(This article was first published on November 6, 2020. We recently updated it to include the latest results from Black Friday and Cyber Monday 2020.)
For this year’s holiday shopping season, there’s a sense of both opportunity and uncertainty in how the next weeks will unfold.
On one hand, sellers expect to receive more online shoppers than ever before. And, they’re looking to find creative ways to stand out among their competition. But, they also face uncertainty when it comes to inventory forecasting, supply chain challenges, and the ability to guarantee delivery dates during the current circumstances.
Here’s what we know so far to expect from this year’s shopping season.
Total Spend During the 2020 Holiday Season
Despite the pandemic, experts still forecast an increase in total retail sales, with a steep rise in online shopping as consumers avoid in-store shopping.

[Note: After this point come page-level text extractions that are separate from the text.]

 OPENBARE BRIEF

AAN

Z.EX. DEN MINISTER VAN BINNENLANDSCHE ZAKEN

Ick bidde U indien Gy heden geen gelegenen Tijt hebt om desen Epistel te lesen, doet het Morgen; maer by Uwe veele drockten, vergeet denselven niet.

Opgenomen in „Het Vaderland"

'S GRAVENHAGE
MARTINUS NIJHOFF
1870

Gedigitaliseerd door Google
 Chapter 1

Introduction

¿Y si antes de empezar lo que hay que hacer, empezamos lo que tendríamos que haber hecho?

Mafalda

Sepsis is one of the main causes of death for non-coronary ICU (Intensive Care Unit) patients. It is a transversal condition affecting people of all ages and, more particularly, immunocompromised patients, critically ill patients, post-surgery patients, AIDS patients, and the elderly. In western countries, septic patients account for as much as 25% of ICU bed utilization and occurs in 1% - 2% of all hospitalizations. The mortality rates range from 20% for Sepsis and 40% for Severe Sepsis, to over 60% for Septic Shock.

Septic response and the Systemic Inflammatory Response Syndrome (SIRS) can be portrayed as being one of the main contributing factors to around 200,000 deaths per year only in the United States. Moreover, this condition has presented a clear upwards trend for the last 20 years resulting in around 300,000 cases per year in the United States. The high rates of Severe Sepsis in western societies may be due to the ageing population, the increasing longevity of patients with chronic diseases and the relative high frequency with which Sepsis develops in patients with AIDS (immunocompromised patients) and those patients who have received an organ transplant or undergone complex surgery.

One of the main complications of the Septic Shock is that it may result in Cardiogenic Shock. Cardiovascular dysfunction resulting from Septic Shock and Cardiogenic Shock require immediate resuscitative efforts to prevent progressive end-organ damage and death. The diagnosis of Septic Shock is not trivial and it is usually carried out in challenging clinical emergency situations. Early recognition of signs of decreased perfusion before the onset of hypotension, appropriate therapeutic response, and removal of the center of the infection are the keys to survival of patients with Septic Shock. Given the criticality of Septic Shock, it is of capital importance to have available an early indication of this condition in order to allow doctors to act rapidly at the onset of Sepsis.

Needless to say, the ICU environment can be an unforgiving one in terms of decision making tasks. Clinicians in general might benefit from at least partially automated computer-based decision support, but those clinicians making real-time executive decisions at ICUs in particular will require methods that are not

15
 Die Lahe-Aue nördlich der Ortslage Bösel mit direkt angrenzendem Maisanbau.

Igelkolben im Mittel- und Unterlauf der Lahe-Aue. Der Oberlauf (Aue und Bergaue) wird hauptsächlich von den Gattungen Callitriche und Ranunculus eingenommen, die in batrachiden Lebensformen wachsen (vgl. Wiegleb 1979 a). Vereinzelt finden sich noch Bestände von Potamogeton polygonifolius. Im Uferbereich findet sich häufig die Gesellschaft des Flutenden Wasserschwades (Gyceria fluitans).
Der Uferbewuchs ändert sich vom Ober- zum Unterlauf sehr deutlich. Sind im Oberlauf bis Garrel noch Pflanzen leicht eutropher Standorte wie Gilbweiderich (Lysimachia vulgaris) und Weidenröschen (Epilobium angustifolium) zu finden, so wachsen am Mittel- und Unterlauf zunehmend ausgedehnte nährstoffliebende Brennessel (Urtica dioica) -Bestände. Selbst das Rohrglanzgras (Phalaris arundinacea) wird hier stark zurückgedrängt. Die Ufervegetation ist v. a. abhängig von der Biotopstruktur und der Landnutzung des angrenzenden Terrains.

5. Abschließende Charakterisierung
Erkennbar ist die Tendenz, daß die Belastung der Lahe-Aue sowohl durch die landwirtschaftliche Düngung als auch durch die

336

- Total US retail sales will rise 0.9% to $1.013 trillion.
- US retail eCommerce sales will jump 35.8% to $190.47 billion, accounting for 18.8% of total retail sales.

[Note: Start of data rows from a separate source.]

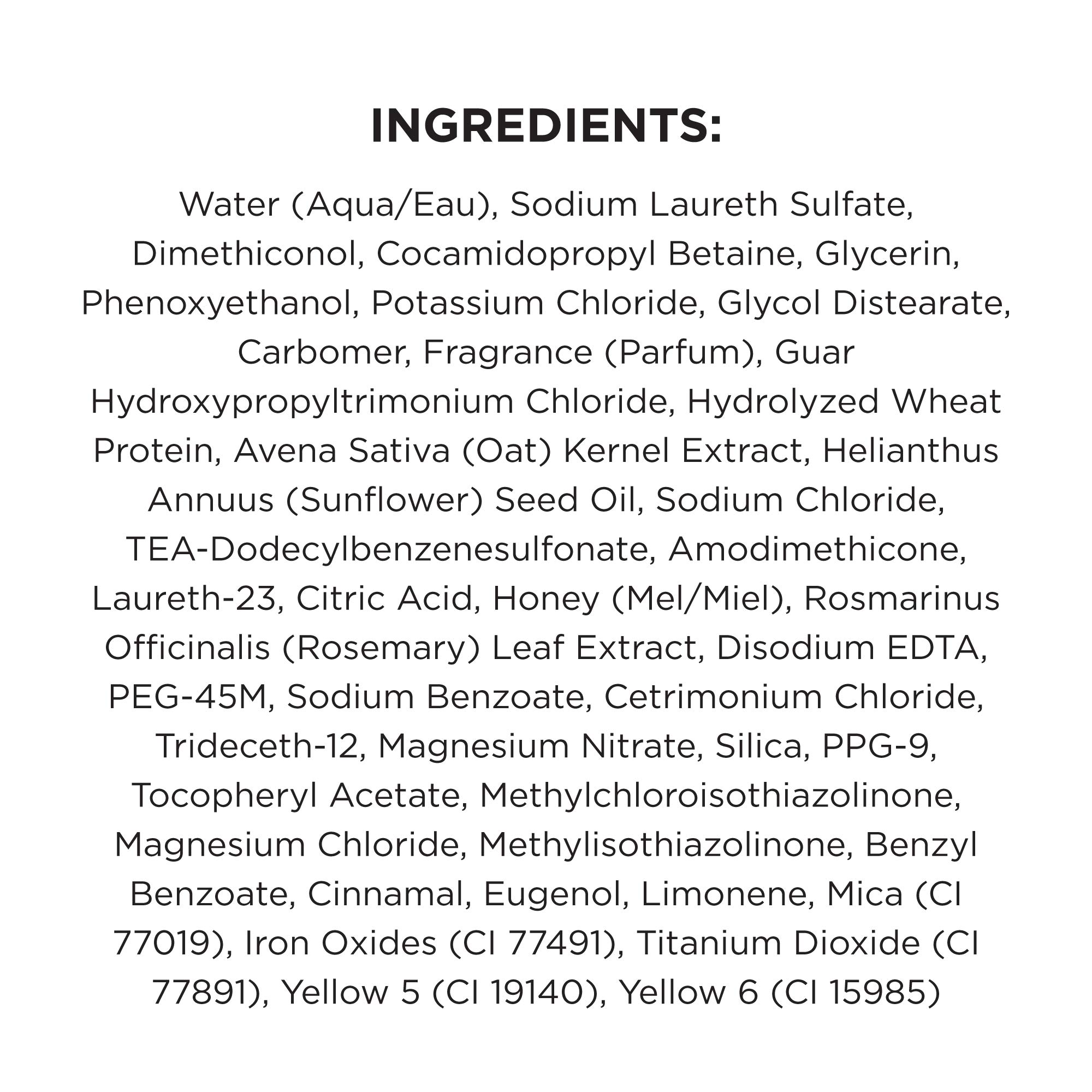 INGREDIENTS:

Water (Aqua/Eau), Sodium Laureth Sulfate, Dimethiconol, Cocamidopropyl Betaine, Glycerin, Phenoxyethanol, Potassium Chloride, Glycol Distearate, Carbomer, Fragrance (Parfum), Guar Hydroxypropyltrimonium Chloride, Hydrolyzed Wheat Protein, Avena Sativa (Oat) Kernel Extract, Helianthus Annuus (Sunflower) Seed Oil, Sodium Chloride, TEA-Dodecylbenzenesulfonate, Amodimethicone, Laureth-23, Citric Acid, Honey (Mel/Miel), Rosmarinus Officinalis (Rosemary) Leaf Extract, Disodium EDTA, PEG-45M, Sodium Benzoate, Cetrimonium Chloride, Trideceth-12, Magnesium Nitrate, Silica, PPG-9, Tocopheryl Acetate, Methylchloroisothiazolinone, Magnesium Chloride, Methylisothiazolinone, Benzyl Benzoate, Cinnamal, Eugenol, Limonene, Mica (CI 77019), Iron Oxides (CI 77491), Titanium Dioxide (CI 77891), Yellow 5 (CI 19140), Yellow 6 (CI 15985)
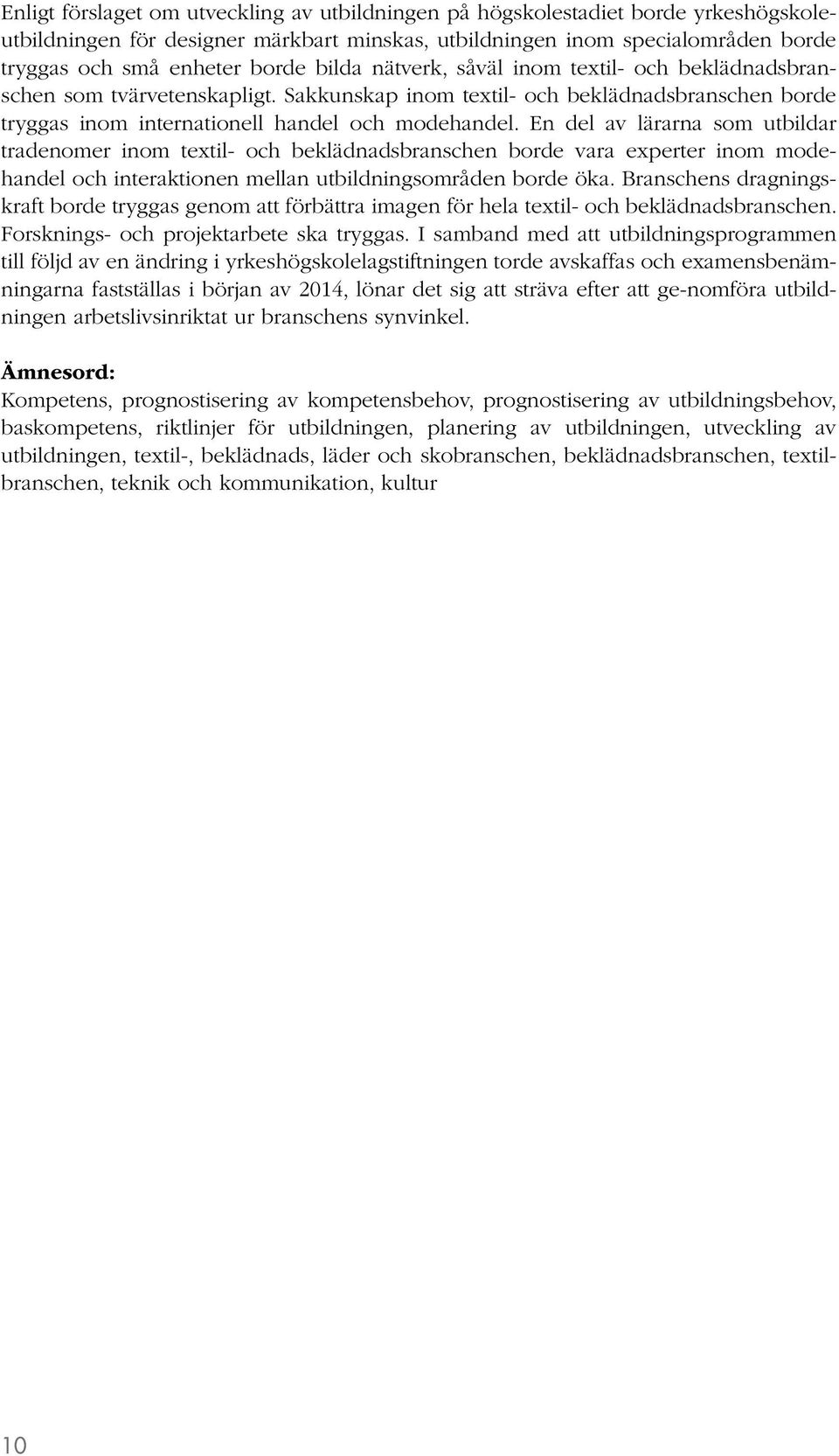 Enligt förslaget om utveckling av utbildningen på högskolestadiet borde yrkeshögskoleutbildningen för designer märkbart minskas, utbildningen inom specialområden borde tryggas och små enheter borde bilda nätverk, såväl inom textil- och beklädnadsbranschen som tvärvetenskapligt. Sakkunskap inom textil- och beklädnadsbranschen borde tryggas inom internationell handel och modehandel. En del av lärarna som utbildar tradenomer inom textil- och beklädnadsbranschen borde vara experter inom modehandel och interaktionen mellan utbildningsområden borde öka. Branschens dragningskraft borde tryggas genom att förbättra imagen för hela textil- och beklädnadsbranschen. Forsknings- och projektarbete ska tryggas. I samband med att utbildningsprogrammen till följd av en ändring i yrkeshögskolelagstiftningen torde avskaffas och examensbenämningarna fastställas i början av 2014, lönar det sig att sträva efter att ge-nomföra utbildningen arbetslivsinriktat ur branschens synvinkel.

Ämnesord:
Kompetens, prognostisering av kompetensbehov, prognostisering av utbildningsbehov, baskompetens, riktlinjer för utbildningen, planering av utbildningen, utveckling av utbildningen, textil-, beklädnads, läder och skobranschen, beklädnadsbranschen, textilbranschen, teknik och kommunikation, kultur

10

- US brick-and-mortar retail will decline 4.7% to $822.79 billion.
Unfortunately, many consumers are dealing with serious hardships this year with the pandemic, high unemployment, and ongoing economic uncertainty. Recognizing this, experts only see a modest increase in overall sales.
What Happened: While total spend is up from last year, it ultimately will end up a bit less than previously predicted. As of December 3, Adobe’s research predicts total US retail sales to reach $184 billion, down from previous estimates of $189 (and eMarketer’s above). [Retail Dive]
Holiday Shopping Has Already Started
This year’s shoppers started their holiday spending early.
For many, they’re shopping earlier to take advantage of sales or promotions. And unlike years past, Amazon Prime Day happened in October, which kicked off many deals from Amazon and others that rivaled Black Friday and Cyber Monday sales.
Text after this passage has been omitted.